Researchers from CESNET have created and published a new dataset that is extremely valuable for understanding dynamic changes in network traffic. This unique dataset represents a major step in the use of machine learning for threat detection in network traffic. Therefore, it was accepted by the prestigious Nature Scientific Data journal.
CESNET researchers are investigating this domain in the security research project called “Flow-based encrypted traffic analysis,” which was funded by the Ministry of Interior of the Czech Republic. Although several highly innovative and accurate machine learning detectors have been developed during the project, their mass deployment is still hindered by several difficult-to-solve problems. One of them is the problem of so-called data drift phenomena, where a machine learning model was trained on data that are outdated and no longer reflect the current state.
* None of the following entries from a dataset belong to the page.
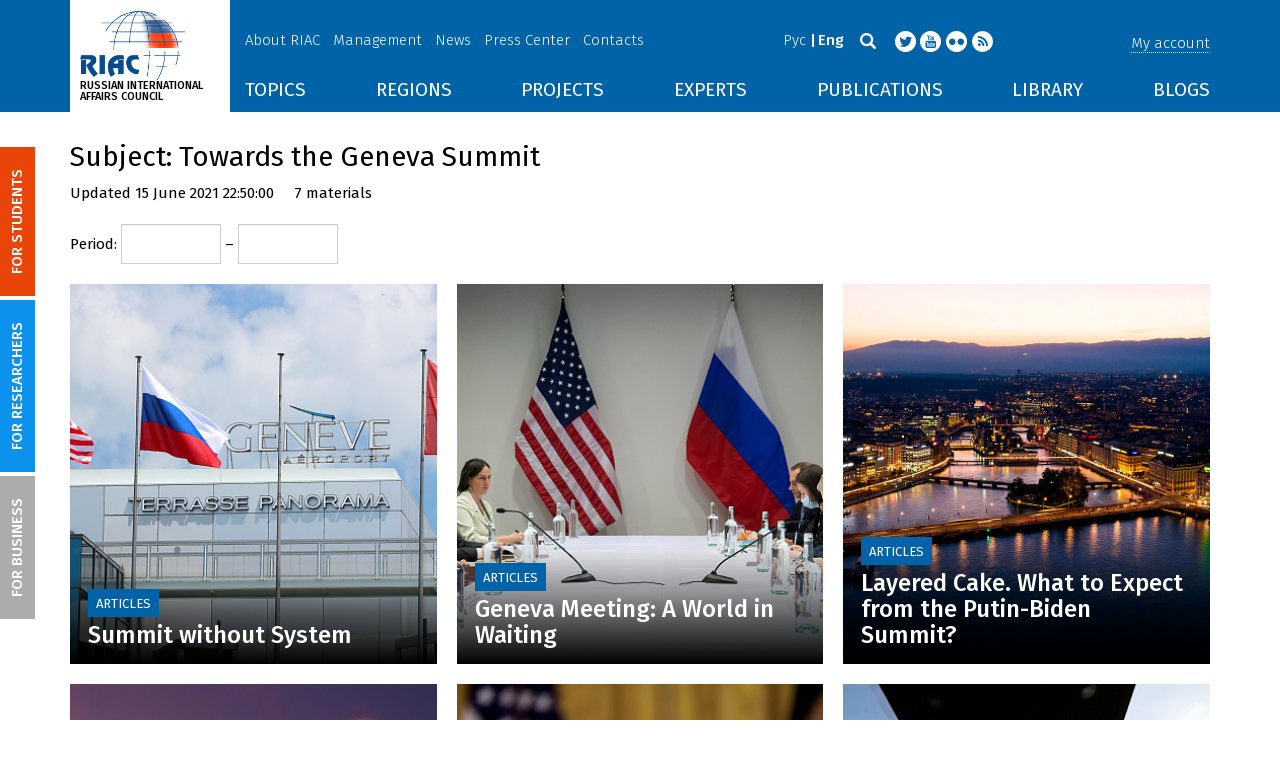

--- FILE ---
content_type: application/javascript; charset=UTF-8
request_url: https://russiancouncil-ru-en.disqus.com/count-data.js?2=https%3A%2F%2Frussiancouncil.ru%2Fen%2Fanalytics-and-comments%2Fanalytics%2Fadvancing-strategic-stability-in-the-euro-atlantic-region-2021-and-beyond%2F&2=https%3A%2F%2Frussiancouncil.ru%2Fen%2Fanalytics-and-comments%2Fanalytics%2Fgeneva-meeting-a-world-in-waiting%2F&2=https%3A%2F%2Frussiancouncil.ru%2Fen%2Fanalytics-and-comments%2Fanalytics%2Flayered-cake-what-to-expect-from-the-putin-biden-summit%2F&2=https%3A%2F%2Frussiancouncil.ru%2Fen%2Fanalytics-and-comments%2Fanalytics%2Fsteering-russia-us-relations-away-from-diplomatic-expulsion-rocks%2F&2=https%3A%2F%2Frussiancouncil.ru%2Fen%2Fanalytics-and-comments%2Fanalytics%2Fsummit-without-system%2F&2=https%3A%2F%2Frussiancouncil.ru%2Fen%2Fanalytics-and-comments%2Fanalytics%2Ftime-for-diplomacy%2F&2=https%3A%2F%2Frussiancouncil.ru%2Fen%2Fanalytics-and-comments%2Fanalytics%2Fwill-geneva-be-any-different-than-helsinki%2F
body_size: 1142
content:
var DISQUSWIDGETS;

if (typeof DISQUSWIDGETS != 'undefined') {
    DISQUSWIDGETS.displayCount({"text":{"and":"and","comments":{"zero":"0","multiple":"{num}","one":"1"}},"counts":[{"id":"https:\/\/russiancouncil.ru\/en\/analytics-and-comments\/analytics\/summit-without-system\/","comments":0},{"id":"https:\/\/russiancouncil.ru\/en\/analytics-and-comments\/analytics\/steering-russia-us-relations-away-from-diplomatic-expulsion-rocks\/","comments":0},{"id":"https:\/\/russiancouncil.ru\/en\/analytics-and-comments\/analytics\/geneva-meeting-a-world-in-waiting\/","comments":0},{"id":"https:\/\/russiancouncil.ru\/en\/analytics-and-comments\/analytics\/layered-cake-what-to-expect-from-the-putin-biden-summit\/","comments":0},{"id":"https:\/\/russiancouncil.ru\/en\/analytics-and-comments\/analytics\/time-for-diplomacy\/","comments":0},{"id":"https:\/\/russiancouncil.ru\/en\/analytics-and-comments\/analytics\/advancing-strategic-stability-in-the-euro-atlantic-region-2021-and-beyond\/","comments":0},{"id":"https:\/\/russiancouncil.ru\/en\/analytics-and-comments\/analytics\/will-geneva-be-any-different-than-helsinki\/","comments":0}]});
}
Datasets in everyday life and how they work
You may have encountered a situation where you tried to log into your device using facial recognition (such as Apple Face ID or Windows Hello), but the device simply did not recognize you. This happened because the system was trained on your historical appearance, which may have changed—for example, there was a slight swelling of your face due to a sleepless night, or you changed your hairstyle. In this case, a data drift has occurred: the training data (your appearance) was out of date, and the verification did not work correctly.
However, biometric facial verification effectively solves the data shift problem through regular re-training. Each time the device successfully verifies your face, it updates its model to recognize you well the next time. This usually works because our appearance changes relatively slowly. However, if there is a sudden change (like a shaved beard), verification can easily fail, and some backup method (like a password) is needed instead.
The importance of datasets for the security of network traffic
A similar problem arises in cybersecurity. Unlike most common situations, the data shift in cybersecurity is usually sudden and unpredictable. New attack vectors by cybercriminals or even minor updates to the HTTPS/TLS certificates can fundamentally disrupt the machine learning performance.
In cybersecurity, we typically do not have backup detection methods (like a password serving for alternative login), so it is critical to investigate this phenomenon. Given the virtual absence of available datasets suitable for this research, researchers had limited options.
A year of network traffic in a groundbreaking dataset
The scientists from CESNET and the Faculty of Information Technology of the Czech Technical University in Prague, including Karel Hynek, Jan Luxemburk, Jaroslav Pešek, Tomáš Čejka, and Pavel Šiška, have published the unique dataset in the prestigious journal Nature Scientific Data. The dataset contains an entire year of anonymized network traffic from the backbone links of the national academic network. Until now, the scientific community has had datasets capturing a few days or a week, due to the difficulty of long-term collection and the volume of the overall data. Such a long dataset is unprecedented and a key step in addressing challenges such as data drift with negative impact on network traffic security.
The dataset helps to analyze the declining accuracy of existing algorithms and supports the development of new adaptive methods. As technology rapidly evolves, ongoing research and implementation of effective solutions are crucial to protect against cyber threats and enhance digital security. In this context, CESNET profiles itself as a leader in the field of network security thanks to the cutting-edge research. The published dataset is one of the examples of high-quality results that enable the expert community to respond effectively to current and future challenges in cybersecurity.
The dataset is available on the journal Nature Scientific Data.